Il allait souvent la voir au palais de sa famille (flattée de la visite du «
dieu blanc ») et était prêt à excuser toutes les coutumes barbares des
autochtones.
Sans poursuivre la
discussion, Zéphyrine se prépara avec soin pour la cérémonie.
Vêtue comme les
aristocrates incas, coiffée d'un bonnet à bandes bleues, la jeune femme laissa
demoiselle Pluche, incapable de se lever, à la maison, et elle partit sans
prévenir les Espagnols avec Piccolo et Pando-Pando.
Par un soleil
éclatant, la foule avait envahi les rues. Sur le rythme obsédant d'une mélopée
lancinante, des prêtres à sandales d'or se flagellaient avec des fouets de
cuir. Des hommes en costumes perlés portaient sur leurs épaules des idoles en
or massif serties de pierreries. D'autres avaient fixé des ailes de condor
noires et blanches sur leur dos. Certains avaient des couronnes de bois ou des
plumes d'oiseau piquées dans leur chevelure. Là, un groupe d'individus montrait
des torses nus striés de rouge. Ici, ils étaient vêtus d'une peau de puma dont
la tête reposait sur la leur, donnant à Zéphyrine l'impression d'un défilé de
fauves.
Scandant leurs
chants, ils gagnaient tous à pas lents le lieu le plus sacré de l'empire : le
Coricancha ou temple du Soleil au Cuzco.
Mêlée à cette
population bigarrée, Zéphyrine passait inaperçue avec Piccolo et Pando-Pando.
Sur la grand-place,
des prêtres vêtus de longues robes blan ches, coiffés de soleils d'or,
commençaient le sacrifice de lamas noirs.

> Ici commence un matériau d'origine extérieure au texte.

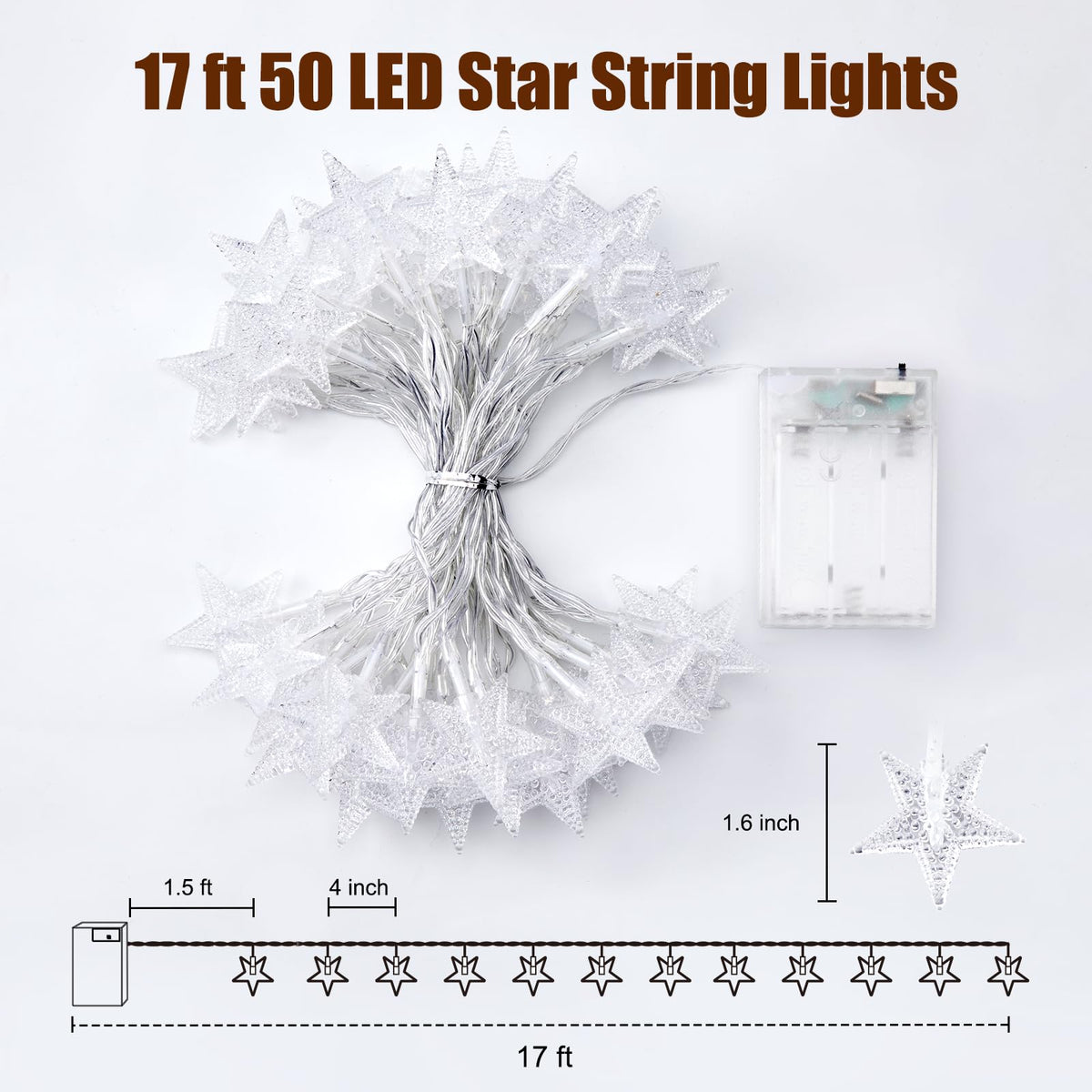 Minetom 50 LED Star String Lights, 17ft Fairy Lights Battery Operated | Star Lights with Timer, Waterproof for Indoor Outdoor Bedroom Tent Loft Bed Patio Party Wedding Christmas Decor, Warm White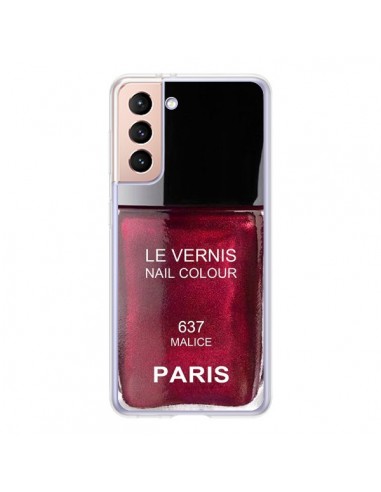 Coque Samsung Galaxy S21 5G Vernis Paris Malice Violet - Laetitia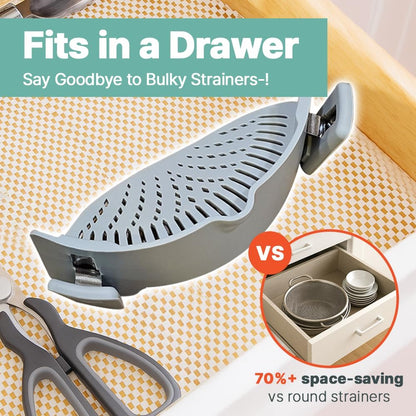 Silicone Clip On Strainer for Pots and pans, Clip on Food Strainer for Pasta Meat Vegetables Fruit Rice Silicone Kitchen Colander [2-Pack]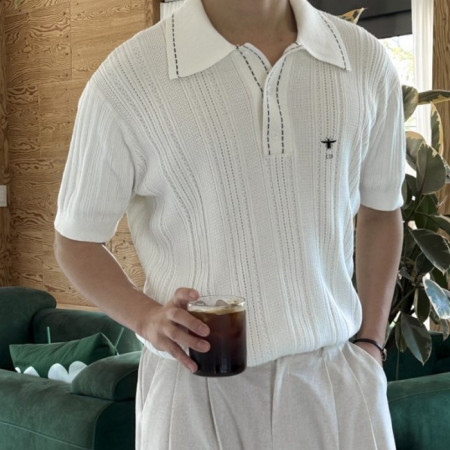 DI*R   19542_DO 벌자수 스카시 반팔 니트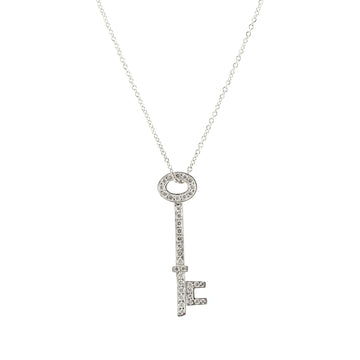 Tiffany & Co. Oval Key Pendant Necklace Platinum and Diamonds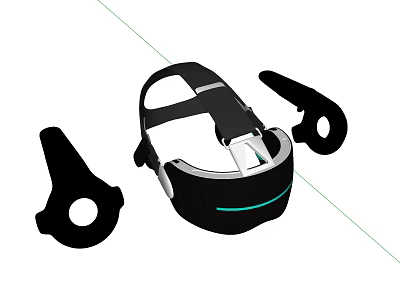 VR Headset With Wireless Controllers Adjustable Headband For Immersive Gaming 3d model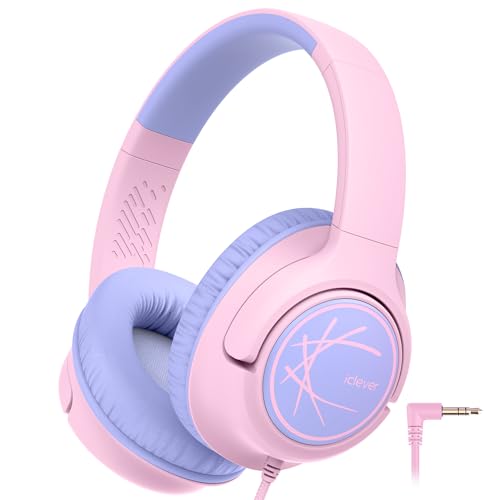 iClever Kids Headphones with Cord, 85dBA Safe Volume Wired Headphonesf or Kid, Stereo Sound Foldable Adjustable, 3.5mm Jack, Over Ear Child Headphone for School/Boys/Girls/iPad/Tablet/Travel, Pink - Image 1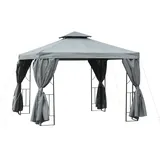 Outsunny Gartenpavillon Pavillon 2,95 x 2,95 m Doppeldach Partyzelt Festzelt 4 x Doppel-Seitenteile wasserdicht UV-Schutz Metall Polyester Dunkelgrau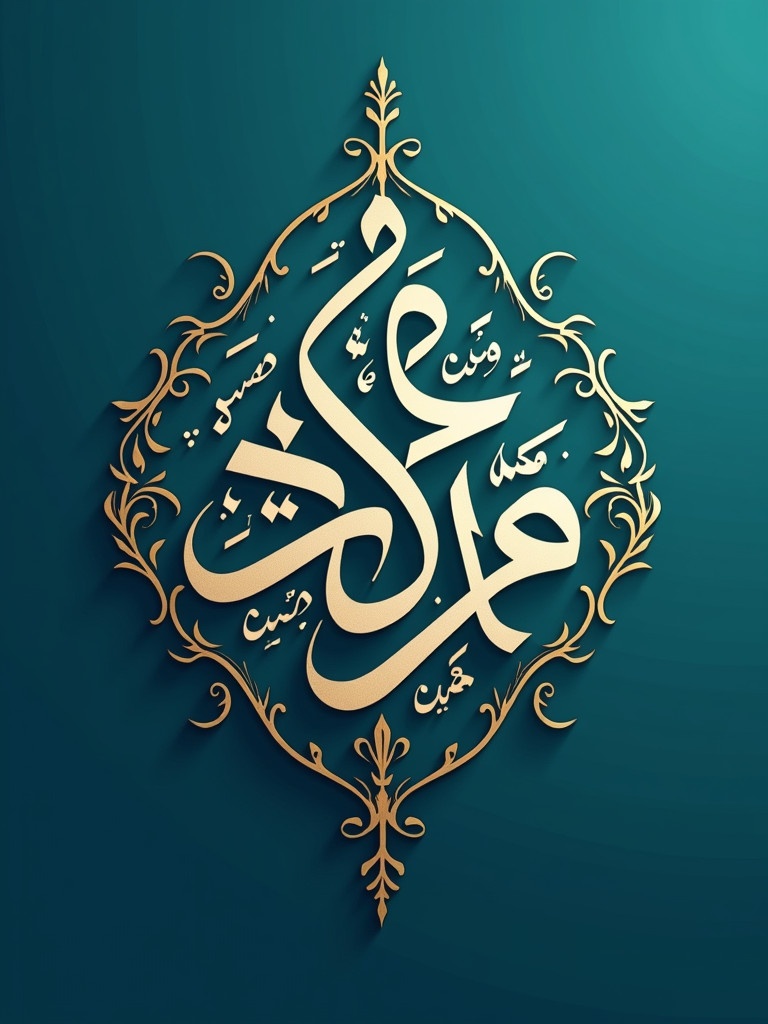 Calligraphic design of Arabic phrase 'Rooh Al Rooh' in elegant flowing style. Intricate artistic features with smooth curves. Gold and white colors used for text on a gradient background. Background transitions from royal blue to turquoise. Surrounded by symmetrical patterns inspired by Arabic art to give a refined and luxurious appearance.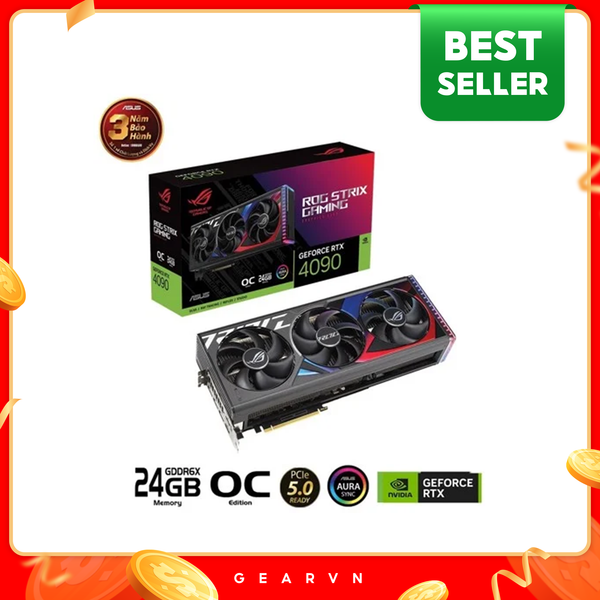  Card màn hình ASUS ROG Strix GeForce RTX 4090 OC Edition 24GB (ROG-STRIX-RTX4090-O24G-GAMING) 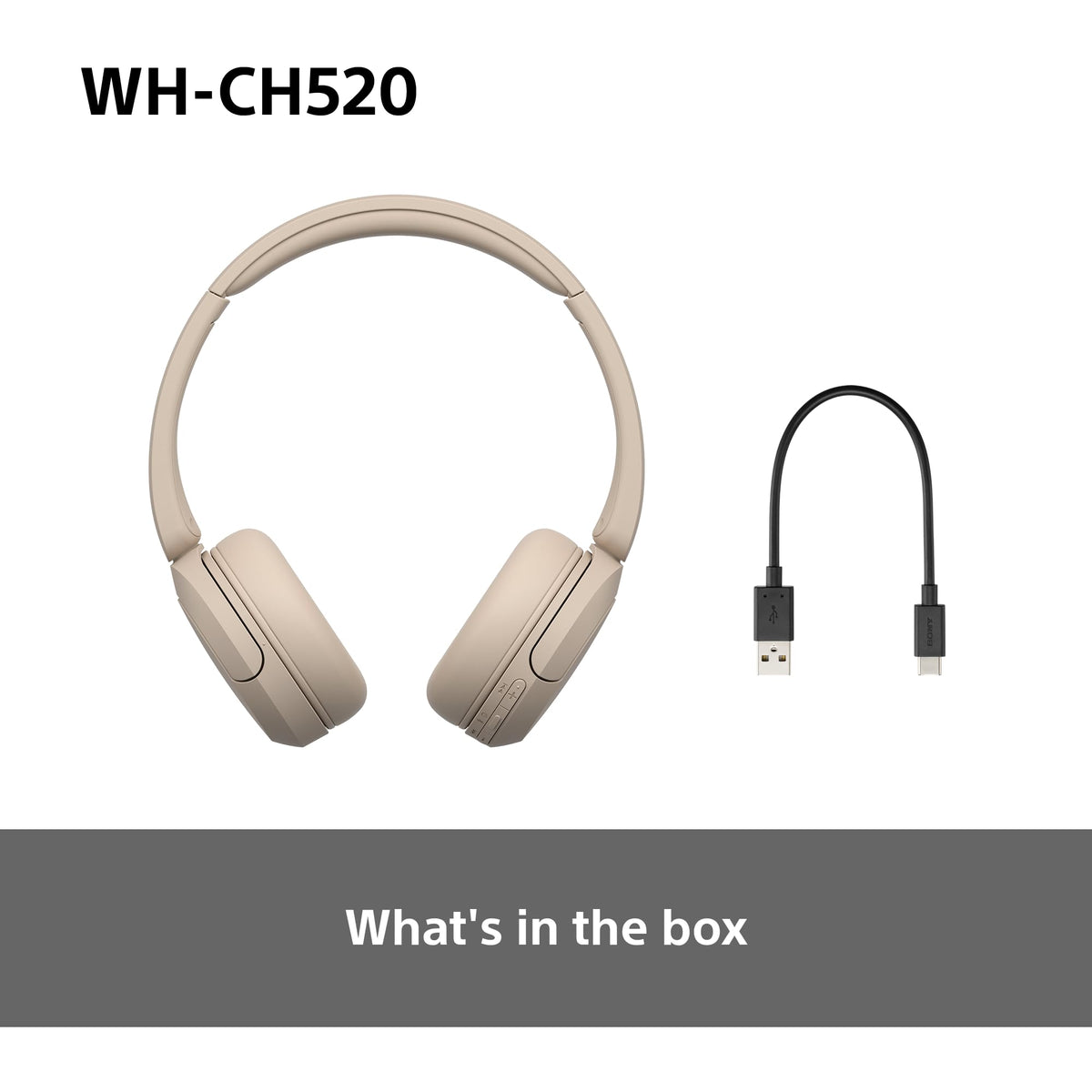 Sony WH-CH520 Wireless Bluetooth On-Ear Headphones, Lightweight Design, Up to 50 Hr Battery Life, Quick Charge, EQ, Clear Call Quality, iOS & Android, Black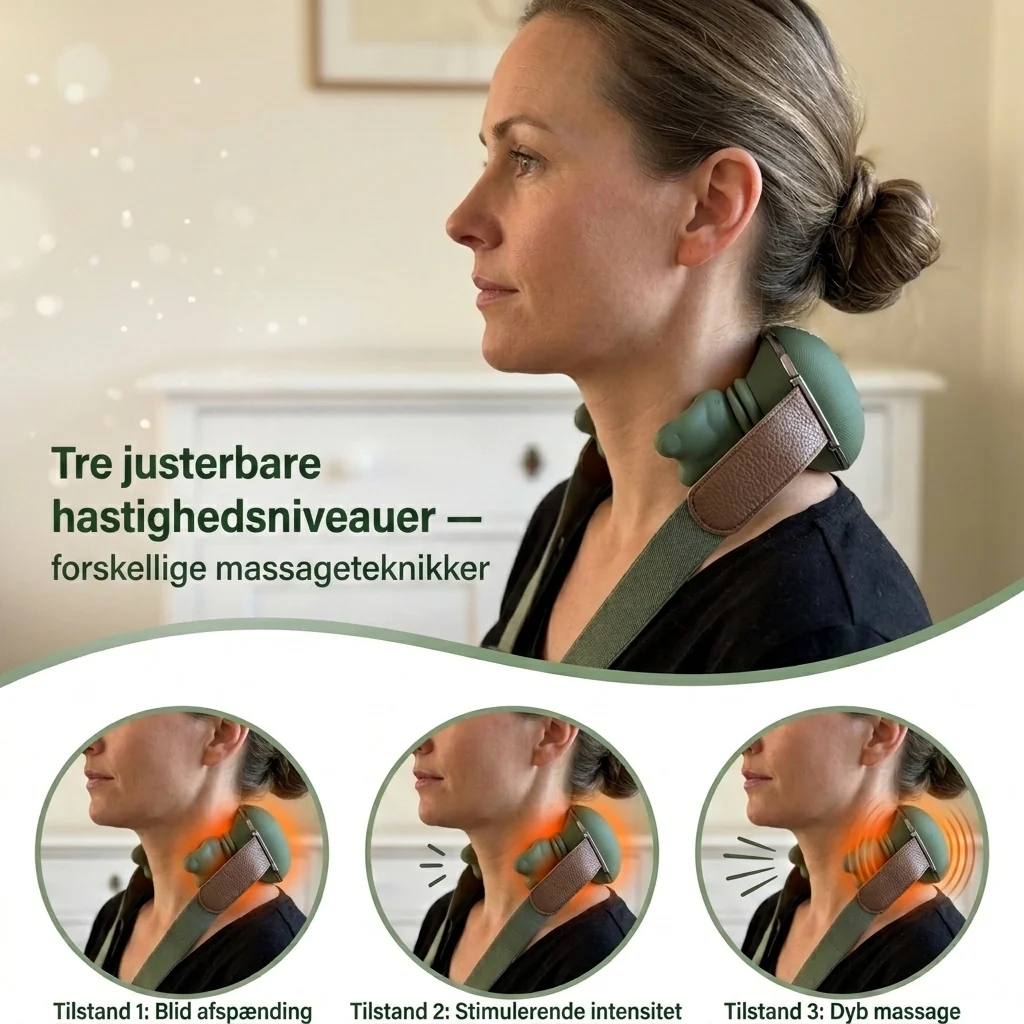 Bærbar Shiatsu Massager - til Nakke, Skuldre & Ryg med Varme - Image 7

Ils tournaient la tête des animaux
vers le soleil et les égorgeaient, avant de jeter leurs entrailles dans un
brasier avec du maïs et de la coca.
Ecœurée
par l'odeur de viande grillée, Zéphyrine se mit sur la pointe des pieds. Les
sacrificateurs présentaient au sorcier devin les cœurs et poumons arrachés aux
animaux.
Le
devin les examinait et prononçait sa sentence :
— Lamac... Capac Ayalou chanchi... antis
caras !
— Que dit-il ? murmura Zéphyrine.
— Dieu-soleil mauvaise humeur... mauvais présage, grande
tristesse... avenir menaçant, dire sorcier. Vouloir beaucoup autres sacrifices,
traduisit Pando-Pando.
De
fait, il semblait à Zéphyrine que le soleil brillait moins fort.
Poussés
par la foule, Zéphyrine et ses compagnons entrèrent par l'immense porte
principale, ornée de motifs d'or et d'argent, du temple. Les murs, la toiture
intérieure et extérieure étaient lambrissés de plaques de métal précieux.
Jamais Zéphyrine n'avait vu tant de somptuosité ni de richesses.
Sur
l'autel flamboyaient un soleil, trois lamas et un énorme œuf d'or, symbole de
la fécondité. Mais les cérémonies ne se déroulaient pas là.